TEXT BLOCK —
━━━━━━━━━━━━━━━━

Furthermore, Kacevas discloses: an apparatus comprising a parallel processor, the apparatus creates a set of instructions in command batch format, the apparatus launches the command batch in a hardware command streamer for execution on the parallel processor (see [0065]; “graphics processor receives batches of commands via ring interconnect 502. The incoming commands are interpreted by command streamer 503 in the pipeline front-end 534”. Also see “the commands may be issued as batch of commands in a command sequence, such that the graphics processor will process the sequence of commands in an at least partially concurrent manner” from [0097]).
It would have been obvious to one with ordinary skill, in the art before the effective filling date of the claim invention, to modify the mechanism of GPU/PPU executes a set of instructions from the combination of Deming, Gschwind and Grossman by including a set of instructions are executed in a command batch format to be launched and interpreted by a command streamer of GPU for executing the command batch or set of instructions on GPU from Kacevas, since it is understood that a set of instructions can be formed in a command batch format to be executed.

Thereby, the combination of Deming, Gschwind, Grossman and Kacevas discloses: wherein at least one of the processing resources of the parallel processor is to: in response to detect the detection, to:
terminate the execution of the at least one transaction in the set of transactions without storing any context information associated with the graphic workload (see Figs 1, 3-4, step 508 of Fig. 5 and [0105] from Demining and [0059], [0195] from Gschwind, “the fault detector 450 included in the replay unit 350(0) … stalls the SM 310(0), and adds the faulting virtual memory transaction to the replay buffer 460”, “the transaction rolls back (aborts), and all intermediate results are discarded, and the architectural state is restored to that of the start of the transaction (XBEGIN)” and “restarts execution from the fallback instruction address at the beginning of the aborted transaction”. The failed transaction is terminated or aborted in a manner of without storing the context information or intermediate results and resuming at the beginning point/location of the failed transaction later);
create a command batch comprising instructions to resolve the page faults (see Fig. 2, [0099] from Deming; Fig. 1, [0015], [0025] from Grossman and [0065] from Kacevas. At the combination system, the PPU Fault Handler 215 from Deming is located at graphics processor that detects page fault occurred at the graphics processor, such PPU Fault Handler 215 generates/creates a set of instructions at command batch format to resolve the detected page fault); and
launch the command batch in a hardware command streamer for execution on the processor (see Fig. 2, [0099] from Deming; Fig. 1, [0015], [0025] from Grossman and [0065] from Kacevas. At the combination system, the graphics processor includes a hard command streamer to launch and then interpret received instructions in the command batch format, then such command batch or sets of instructions can be execution on the graphics processor).

━━━━━━━━━━━━━━━━

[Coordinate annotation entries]
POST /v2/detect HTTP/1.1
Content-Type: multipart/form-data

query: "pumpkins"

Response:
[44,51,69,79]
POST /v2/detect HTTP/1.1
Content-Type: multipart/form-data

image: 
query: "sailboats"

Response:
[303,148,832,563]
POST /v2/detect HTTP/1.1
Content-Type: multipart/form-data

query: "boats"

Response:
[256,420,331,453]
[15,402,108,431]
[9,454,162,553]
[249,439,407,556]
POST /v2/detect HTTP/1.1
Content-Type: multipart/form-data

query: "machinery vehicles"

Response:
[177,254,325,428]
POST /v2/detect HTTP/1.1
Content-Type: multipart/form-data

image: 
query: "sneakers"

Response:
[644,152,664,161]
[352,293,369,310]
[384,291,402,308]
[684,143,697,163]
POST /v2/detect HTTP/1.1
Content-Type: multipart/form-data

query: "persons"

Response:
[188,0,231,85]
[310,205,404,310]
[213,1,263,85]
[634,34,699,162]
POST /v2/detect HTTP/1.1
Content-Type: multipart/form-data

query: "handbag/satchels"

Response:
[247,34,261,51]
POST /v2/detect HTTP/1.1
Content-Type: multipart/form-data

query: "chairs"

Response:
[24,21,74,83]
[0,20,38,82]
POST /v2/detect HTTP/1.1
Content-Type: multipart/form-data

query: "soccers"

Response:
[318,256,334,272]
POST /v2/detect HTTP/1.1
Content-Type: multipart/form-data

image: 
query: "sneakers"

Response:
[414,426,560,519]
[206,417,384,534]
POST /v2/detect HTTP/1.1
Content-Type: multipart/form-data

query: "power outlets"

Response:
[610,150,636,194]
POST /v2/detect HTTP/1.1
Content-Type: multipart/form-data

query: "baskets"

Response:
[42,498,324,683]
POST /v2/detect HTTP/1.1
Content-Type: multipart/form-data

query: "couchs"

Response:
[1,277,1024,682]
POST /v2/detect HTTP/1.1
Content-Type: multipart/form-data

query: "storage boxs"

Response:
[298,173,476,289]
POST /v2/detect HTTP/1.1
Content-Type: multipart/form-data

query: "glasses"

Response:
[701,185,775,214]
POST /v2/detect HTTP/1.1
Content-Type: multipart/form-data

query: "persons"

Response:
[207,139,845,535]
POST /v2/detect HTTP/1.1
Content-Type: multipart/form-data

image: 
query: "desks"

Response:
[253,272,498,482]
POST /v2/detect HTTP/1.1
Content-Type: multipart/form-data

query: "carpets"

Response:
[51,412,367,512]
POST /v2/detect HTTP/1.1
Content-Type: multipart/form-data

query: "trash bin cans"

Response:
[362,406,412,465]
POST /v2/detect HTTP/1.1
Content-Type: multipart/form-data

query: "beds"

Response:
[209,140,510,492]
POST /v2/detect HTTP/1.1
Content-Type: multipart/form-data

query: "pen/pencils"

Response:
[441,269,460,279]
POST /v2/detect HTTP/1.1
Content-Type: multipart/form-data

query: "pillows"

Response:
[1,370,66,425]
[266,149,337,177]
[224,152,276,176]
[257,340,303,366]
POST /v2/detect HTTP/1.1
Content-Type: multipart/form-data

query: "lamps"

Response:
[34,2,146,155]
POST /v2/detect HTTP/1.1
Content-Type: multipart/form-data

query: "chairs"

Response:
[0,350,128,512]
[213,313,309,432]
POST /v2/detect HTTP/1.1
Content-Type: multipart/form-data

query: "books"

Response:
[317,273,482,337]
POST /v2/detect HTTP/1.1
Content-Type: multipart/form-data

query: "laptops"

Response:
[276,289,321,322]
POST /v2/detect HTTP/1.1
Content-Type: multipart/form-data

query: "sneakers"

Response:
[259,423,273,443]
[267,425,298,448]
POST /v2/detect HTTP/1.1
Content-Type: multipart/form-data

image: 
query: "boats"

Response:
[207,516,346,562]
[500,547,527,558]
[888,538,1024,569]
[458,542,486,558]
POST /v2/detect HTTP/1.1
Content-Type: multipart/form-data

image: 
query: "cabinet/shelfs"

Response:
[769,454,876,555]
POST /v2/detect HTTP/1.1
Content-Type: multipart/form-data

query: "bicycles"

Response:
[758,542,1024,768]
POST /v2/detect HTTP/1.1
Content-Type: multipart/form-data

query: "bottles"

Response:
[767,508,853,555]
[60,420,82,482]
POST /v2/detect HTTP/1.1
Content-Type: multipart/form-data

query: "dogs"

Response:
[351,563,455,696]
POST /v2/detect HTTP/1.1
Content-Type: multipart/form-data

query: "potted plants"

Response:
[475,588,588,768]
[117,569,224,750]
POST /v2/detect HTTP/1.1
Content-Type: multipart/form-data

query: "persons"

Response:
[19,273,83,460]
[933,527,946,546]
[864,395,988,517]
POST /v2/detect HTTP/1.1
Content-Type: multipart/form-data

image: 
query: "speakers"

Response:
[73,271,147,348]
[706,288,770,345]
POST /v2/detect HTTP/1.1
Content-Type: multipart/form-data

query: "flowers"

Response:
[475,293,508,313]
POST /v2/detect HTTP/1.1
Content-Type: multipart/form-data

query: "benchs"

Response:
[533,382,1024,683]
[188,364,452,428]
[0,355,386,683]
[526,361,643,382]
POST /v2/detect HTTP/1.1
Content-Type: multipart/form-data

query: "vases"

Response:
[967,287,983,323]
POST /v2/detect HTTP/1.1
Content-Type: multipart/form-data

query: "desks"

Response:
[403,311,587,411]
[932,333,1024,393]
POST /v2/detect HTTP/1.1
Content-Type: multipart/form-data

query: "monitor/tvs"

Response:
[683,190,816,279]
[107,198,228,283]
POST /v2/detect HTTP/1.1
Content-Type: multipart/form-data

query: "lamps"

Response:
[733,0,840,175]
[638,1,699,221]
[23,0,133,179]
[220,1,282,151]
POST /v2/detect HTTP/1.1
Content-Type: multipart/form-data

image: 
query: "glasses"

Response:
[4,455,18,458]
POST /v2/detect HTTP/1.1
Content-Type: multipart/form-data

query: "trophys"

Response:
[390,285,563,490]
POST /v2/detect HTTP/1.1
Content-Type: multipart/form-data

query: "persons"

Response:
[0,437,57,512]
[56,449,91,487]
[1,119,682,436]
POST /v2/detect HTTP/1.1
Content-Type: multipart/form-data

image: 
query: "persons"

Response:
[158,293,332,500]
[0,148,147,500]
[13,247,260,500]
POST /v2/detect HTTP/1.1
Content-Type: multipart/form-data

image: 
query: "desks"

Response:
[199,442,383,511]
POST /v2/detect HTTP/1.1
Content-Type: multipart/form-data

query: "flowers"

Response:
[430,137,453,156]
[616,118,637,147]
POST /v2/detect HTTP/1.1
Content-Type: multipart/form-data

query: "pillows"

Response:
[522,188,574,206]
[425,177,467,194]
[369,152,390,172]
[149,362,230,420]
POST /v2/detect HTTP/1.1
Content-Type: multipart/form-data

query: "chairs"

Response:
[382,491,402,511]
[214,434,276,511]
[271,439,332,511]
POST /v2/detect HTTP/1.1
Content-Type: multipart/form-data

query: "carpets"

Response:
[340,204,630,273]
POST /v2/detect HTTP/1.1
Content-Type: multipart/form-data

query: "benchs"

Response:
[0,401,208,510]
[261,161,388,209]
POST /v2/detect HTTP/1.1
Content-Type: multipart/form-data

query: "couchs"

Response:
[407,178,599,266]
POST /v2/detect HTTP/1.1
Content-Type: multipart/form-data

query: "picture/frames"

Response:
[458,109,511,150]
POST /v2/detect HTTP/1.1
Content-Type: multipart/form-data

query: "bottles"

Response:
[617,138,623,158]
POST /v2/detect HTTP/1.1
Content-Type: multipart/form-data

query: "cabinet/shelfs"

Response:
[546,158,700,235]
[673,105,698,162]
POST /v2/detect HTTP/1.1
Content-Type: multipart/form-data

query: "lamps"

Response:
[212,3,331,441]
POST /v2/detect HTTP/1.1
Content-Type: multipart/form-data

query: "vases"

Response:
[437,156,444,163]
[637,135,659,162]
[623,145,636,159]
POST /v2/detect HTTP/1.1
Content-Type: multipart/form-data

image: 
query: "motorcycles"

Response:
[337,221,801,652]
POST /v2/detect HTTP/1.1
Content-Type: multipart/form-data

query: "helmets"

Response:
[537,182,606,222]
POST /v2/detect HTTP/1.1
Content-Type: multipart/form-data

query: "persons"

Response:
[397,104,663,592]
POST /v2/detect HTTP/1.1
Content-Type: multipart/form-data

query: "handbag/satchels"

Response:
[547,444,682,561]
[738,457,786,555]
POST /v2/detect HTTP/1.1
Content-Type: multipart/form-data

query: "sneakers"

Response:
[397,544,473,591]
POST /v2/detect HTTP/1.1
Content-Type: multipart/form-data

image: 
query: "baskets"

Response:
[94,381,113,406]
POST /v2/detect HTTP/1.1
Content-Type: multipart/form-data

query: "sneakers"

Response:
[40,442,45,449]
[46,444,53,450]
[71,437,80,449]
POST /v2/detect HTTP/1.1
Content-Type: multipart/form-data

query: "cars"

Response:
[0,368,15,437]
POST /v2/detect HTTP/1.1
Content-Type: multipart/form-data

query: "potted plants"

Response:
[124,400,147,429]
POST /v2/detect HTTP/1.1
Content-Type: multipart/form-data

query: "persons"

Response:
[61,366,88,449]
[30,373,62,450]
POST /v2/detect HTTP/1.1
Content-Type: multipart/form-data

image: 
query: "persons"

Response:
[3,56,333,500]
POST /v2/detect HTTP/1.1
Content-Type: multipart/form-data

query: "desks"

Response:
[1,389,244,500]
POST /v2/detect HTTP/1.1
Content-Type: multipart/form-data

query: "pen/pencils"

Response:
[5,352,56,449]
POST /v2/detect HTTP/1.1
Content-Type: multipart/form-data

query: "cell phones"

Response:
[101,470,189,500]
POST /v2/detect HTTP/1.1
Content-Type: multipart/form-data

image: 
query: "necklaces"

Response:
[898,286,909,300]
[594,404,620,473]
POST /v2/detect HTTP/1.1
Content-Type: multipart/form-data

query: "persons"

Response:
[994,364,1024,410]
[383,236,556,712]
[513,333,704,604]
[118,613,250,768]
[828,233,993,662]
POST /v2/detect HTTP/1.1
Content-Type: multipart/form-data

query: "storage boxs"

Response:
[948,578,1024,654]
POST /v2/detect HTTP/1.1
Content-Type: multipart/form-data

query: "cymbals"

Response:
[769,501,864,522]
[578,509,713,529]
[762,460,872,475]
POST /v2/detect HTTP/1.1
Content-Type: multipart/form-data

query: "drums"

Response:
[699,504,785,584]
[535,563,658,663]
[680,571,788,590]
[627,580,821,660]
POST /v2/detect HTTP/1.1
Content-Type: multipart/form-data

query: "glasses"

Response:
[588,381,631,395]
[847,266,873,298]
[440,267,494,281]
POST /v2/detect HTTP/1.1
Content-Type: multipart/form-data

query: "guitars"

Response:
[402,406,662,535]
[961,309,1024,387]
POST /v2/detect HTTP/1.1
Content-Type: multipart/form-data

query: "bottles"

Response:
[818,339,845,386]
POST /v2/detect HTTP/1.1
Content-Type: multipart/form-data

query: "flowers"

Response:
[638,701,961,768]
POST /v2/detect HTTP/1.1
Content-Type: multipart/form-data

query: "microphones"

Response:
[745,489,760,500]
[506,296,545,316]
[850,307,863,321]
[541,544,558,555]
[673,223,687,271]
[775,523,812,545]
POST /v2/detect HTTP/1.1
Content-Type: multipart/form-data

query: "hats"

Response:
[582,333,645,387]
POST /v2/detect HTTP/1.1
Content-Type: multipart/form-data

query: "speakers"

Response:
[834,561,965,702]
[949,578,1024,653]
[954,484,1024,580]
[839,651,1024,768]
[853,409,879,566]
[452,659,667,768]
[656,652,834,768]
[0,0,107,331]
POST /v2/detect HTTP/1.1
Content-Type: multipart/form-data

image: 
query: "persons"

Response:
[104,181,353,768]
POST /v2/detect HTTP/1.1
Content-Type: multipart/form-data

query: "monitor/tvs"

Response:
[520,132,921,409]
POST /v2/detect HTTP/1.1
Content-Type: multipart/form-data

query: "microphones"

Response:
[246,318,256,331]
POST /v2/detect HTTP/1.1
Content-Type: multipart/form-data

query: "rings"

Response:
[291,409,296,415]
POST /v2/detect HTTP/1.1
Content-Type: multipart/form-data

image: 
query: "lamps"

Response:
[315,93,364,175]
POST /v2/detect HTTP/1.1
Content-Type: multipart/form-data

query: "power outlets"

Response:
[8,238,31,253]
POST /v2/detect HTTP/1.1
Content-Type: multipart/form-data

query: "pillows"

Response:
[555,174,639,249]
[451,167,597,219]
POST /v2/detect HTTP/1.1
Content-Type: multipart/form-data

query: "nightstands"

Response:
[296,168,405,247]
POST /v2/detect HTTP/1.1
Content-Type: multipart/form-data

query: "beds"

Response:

━━━━━━━━━━━━━━━━

WRITTEN EXERCISE 1 — In the patent examination text, which component interprets the incoming commands, according to the passage quoted from [0065] of Kacevas?
WRITTEN EXERCISE 2 — Extend the patent examination text with a further passage that begins right after its final sentence.

TASK ANSWER 1 — Command streamer 503 in the pipeline front-end 534 interprets the incoming commands.

TASK ANSWER 2 —
Regarding to Claim 3, the rejection of Claim 1 is incorporated and further the combination of Deming, Gschwind, Grossman and Kacevas discloses: the at least one of the processing resources to: generate a page fault signal for the at least one transaction in the set of transactions, the page fault signal comprising a thread identifier, a transaction identifier, a processor identifier, and a virtual function unit (see [0097]-[0098] from Deming; “the fault detector 450 causes a fault buffer entry to be written to the fault buffer 216 of FIG. 2”, emphasis added. Also see [0069] from Deming for details of fault buffer entry, i.e., claimed page fault signal for the transaction. Based on [0069], the fault buffer entry at least comprises: “an indication of a unit or thread that caused a page fault”, i.e., the claimed thread identifier; “the type of access that was attempted (e.g., read, write, or atomtic)”, i.e., the claimed transaction identifier, to identify the type of faulted transaction; “the virtual memory address for which an attempted access caused a page fault”, i.e., the claimed virtual function unit. In addition, see “a fault buffer 216, which includes entries written by the PPU 202 in order to inform the CPU 102 of a page fault generated by the PPU 202” from [0031] of Deming, and thus it is reasonable to consider that a fault buffer entry, i.e., the claimed page fault signal, should also include information of indicating it is PPU 202 instead of CPU (see “CPU-based page fault” at [0076] from Deming) generates the corresponding page fault, i.e., the claimed processor identifier);
discard any work performed on the at least one transaction in the set of transactions (see [0195] from Gschwind; “When a memory conflict is detected, the transaction rolls back (aborts), and all intermediate results are discarded”).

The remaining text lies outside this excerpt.